There are many circumstances and many bosses that make it difficult to disagree, but it is the mark of the professional to do it anyway. Of course, I had some bosses that made it very difficult to disagree with them. Early in my career, I ignored the issue because I didn’t know how to pursue it with them. As I gained experience and was involved in situations with very high stakes, I sometimes asked for a private session to discuss the issue directly. My opening remarks were something close to: “My job is to support you and carry out your orders. It is also my job to give you independent counsel and tell you when I think risk needs to be managed differently. I can’t do that well if you don’t consider my concerns. You may see the risk differently or have a better understanding of the situation, but if we don’t explore those things as professionals, I can’t develop better independent judgments about situations you see differently.” This is not to intimate that I know exactly how anyone should handle high-stakes disagreements with their boss. It is another mechanism of “speaking truth to power” that is worthy of consideration when the stakes are really high.
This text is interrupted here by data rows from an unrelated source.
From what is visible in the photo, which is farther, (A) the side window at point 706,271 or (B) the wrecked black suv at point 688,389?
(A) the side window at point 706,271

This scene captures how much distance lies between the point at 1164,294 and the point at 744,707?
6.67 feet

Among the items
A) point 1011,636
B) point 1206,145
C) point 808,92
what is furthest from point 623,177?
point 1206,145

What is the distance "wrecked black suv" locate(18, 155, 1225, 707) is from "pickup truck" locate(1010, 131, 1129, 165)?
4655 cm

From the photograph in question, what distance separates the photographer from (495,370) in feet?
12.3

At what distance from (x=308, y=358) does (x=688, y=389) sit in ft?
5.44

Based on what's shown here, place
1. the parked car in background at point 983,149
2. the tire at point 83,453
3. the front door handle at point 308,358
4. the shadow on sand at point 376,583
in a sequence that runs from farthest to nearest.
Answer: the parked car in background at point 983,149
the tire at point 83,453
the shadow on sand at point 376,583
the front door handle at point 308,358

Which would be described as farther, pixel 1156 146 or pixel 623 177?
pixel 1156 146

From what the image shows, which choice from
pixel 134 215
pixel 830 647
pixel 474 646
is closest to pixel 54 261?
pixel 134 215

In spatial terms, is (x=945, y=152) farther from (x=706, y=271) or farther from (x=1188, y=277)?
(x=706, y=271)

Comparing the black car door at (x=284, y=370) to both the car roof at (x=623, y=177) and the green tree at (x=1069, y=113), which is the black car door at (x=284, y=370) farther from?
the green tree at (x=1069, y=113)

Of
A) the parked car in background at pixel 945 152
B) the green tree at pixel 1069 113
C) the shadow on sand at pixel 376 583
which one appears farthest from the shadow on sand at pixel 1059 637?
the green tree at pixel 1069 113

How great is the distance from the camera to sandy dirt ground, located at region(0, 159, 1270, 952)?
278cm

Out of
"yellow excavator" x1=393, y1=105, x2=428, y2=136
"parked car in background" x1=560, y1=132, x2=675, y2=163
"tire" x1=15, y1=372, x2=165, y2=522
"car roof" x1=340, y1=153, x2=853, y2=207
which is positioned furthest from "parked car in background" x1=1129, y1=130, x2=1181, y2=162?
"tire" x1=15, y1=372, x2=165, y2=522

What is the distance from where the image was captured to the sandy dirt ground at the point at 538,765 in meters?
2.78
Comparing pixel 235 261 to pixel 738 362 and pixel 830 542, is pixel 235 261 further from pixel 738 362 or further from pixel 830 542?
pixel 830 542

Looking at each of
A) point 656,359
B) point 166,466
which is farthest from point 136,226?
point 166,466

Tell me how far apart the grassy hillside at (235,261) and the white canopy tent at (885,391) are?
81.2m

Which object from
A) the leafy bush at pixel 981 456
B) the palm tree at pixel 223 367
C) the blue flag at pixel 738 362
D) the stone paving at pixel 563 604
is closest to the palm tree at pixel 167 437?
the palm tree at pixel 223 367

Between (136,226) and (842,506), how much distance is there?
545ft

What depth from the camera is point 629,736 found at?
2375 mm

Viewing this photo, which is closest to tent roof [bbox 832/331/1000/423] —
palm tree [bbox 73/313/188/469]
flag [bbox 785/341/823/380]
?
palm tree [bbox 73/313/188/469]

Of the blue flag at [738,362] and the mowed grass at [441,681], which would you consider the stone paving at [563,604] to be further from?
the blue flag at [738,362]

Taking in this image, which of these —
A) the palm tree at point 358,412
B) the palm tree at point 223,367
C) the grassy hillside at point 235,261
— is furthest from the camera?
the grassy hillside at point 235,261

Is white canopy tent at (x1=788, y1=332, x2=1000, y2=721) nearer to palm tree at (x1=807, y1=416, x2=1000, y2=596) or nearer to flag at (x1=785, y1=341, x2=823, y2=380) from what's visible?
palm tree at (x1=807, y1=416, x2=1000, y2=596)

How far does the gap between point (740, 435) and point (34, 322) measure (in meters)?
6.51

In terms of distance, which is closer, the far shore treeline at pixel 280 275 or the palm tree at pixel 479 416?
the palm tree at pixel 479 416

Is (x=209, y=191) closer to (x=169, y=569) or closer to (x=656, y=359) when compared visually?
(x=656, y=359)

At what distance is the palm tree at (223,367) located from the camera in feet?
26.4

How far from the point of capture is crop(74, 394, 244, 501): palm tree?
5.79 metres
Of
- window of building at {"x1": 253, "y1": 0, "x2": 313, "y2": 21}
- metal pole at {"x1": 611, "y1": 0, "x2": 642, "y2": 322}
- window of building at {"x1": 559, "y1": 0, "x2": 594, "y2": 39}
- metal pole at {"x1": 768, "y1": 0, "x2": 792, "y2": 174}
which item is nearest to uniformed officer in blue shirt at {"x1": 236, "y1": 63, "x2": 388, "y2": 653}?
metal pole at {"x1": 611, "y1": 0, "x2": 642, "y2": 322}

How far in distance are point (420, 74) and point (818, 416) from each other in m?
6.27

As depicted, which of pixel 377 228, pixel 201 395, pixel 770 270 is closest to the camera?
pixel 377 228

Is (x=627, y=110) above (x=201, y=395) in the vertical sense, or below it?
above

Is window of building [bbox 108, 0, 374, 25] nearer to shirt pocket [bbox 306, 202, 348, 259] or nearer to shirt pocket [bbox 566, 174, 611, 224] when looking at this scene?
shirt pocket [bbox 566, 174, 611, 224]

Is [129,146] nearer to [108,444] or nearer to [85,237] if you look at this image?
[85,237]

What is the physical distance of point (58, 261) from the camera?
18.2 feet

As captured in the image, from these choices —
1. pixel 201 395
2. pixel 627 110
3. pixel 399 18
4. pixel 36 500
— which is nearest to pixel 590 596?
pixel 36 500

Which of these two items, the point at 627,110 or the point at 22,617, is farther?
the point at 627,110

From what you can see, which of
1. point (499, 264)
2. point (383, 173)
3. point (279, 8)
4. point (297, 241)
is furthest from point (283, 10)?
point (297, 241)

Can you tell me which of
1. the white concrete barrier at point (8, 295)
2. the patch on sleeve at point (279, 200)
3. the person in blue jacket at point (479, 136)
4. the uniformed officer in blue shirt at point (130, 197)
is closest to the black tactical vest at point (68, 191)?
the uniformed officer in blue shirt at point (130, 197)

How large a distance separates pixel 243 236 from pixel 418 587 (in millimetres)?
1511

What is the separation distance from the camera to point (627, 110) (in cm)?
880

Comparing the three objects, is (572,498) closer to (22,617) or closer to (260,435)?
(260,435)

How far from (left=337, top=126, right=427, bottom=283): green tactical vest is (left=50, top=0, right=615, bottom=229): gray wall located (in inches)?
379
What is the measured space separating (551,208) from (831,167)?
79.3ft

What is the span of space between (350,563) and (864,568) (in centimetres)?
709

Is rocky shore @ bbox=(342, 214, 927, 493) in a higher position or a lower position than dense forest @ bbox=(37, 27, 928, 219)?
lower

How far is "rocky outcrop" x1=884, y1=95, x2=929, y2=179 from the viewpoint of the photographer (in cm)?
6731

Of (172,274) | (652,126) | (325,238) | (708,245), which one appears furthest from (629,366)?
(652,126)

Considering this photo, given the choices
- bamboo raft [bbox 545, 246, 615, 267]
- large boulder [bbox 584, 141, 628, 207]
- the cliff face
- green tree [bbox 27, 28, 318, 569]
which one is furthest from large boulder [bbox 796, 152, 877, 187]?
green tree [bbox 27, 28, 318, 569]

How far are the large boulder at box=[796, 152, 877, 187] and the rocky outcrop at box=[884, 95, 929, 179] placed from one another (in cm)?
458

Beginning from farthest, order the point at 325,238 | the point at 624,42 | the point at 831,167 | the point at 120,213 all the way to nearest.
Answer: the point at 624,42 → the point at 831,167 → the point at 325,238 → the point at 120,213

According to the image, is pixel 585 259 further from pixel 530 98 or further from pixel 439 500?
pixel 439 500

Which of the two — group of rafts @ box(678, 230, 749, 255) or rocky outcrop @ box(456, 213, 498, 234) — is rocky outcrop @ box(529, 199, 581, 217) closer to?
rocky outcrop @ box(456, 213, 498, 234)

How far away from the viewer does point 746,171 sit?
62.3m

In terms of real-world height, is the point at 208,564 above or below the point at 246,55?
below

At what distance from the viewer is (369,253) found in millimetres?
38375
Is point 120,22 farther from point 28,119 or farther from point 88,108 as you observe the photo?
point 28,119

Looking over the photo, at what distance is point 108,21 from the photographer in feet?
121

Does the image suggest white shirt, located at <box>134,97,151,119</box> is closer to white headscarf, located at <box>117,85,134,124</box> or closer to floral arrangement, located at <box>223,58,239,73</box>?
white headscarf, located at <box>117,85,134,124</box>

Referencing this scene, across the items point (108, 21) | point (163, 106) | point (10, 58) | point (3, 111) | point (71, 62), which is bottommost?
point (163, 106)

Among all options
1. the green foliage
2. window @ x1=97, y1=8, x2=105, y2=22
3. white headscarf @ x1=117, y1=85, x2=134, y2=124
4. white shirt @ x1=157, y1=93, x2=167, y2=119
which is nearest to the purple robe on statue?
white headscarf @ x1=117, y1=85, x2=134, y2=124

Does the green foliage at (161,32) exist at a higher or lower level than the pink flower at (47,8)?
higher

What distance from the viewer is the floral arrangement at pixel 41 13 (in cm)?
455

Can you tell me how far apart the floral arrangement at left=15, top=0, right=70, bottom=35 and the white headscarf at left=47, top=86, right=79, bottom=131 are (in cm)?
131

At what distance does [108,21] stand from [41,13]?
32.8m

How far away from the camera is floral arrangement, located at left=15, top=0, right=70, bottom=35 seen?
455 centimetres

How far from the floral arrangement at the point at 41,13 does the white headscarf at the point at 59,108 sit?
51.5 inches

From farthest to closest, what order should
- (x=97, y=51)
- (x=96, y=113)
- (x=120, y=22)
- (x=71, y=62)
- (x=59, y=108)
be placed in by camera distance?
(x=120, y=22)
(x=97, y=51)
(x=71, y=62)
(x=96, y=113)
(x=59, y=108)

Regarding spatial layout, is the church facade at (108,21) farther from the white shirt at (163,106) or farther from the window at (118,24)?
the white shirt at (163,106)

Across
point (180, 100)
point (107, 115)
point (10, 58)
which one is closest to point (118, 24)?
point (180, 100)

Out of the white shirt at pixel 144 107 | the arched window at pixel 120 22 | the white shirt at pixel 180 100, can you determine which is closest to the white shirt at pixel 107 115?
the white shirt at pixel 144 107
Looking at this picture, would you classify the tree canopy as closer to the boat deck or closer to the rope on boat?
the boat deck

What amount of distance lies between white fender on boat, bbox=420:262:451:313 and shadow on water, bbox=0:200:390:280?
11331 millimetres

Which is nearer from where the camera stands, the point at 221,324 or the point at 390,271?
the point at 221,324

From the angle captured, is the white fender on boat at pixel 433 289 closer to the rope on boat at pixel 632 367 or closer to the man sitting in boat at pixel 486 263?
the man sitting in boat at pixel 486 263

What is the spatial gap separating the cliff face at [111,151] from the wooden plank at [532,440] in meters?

We know from the Navy report that the XO and the Operations Officer of the JSM actually did express their concerns about the timing of setting the S&A Detail, but the CO overruled them. We’ll never know from the report how they did this. My examples in this post are not intended to suggest how they should have done it. In the end, it doesn’t matter.
I made the point in one of the prior posts that providing independent, professional judgment to the CO or any superior is seldom discussed in organizations. That is a serious impediment to HRO because conflicts over risk management are inevitable and perhaps necessary for people to learn. Thanks for the great comments.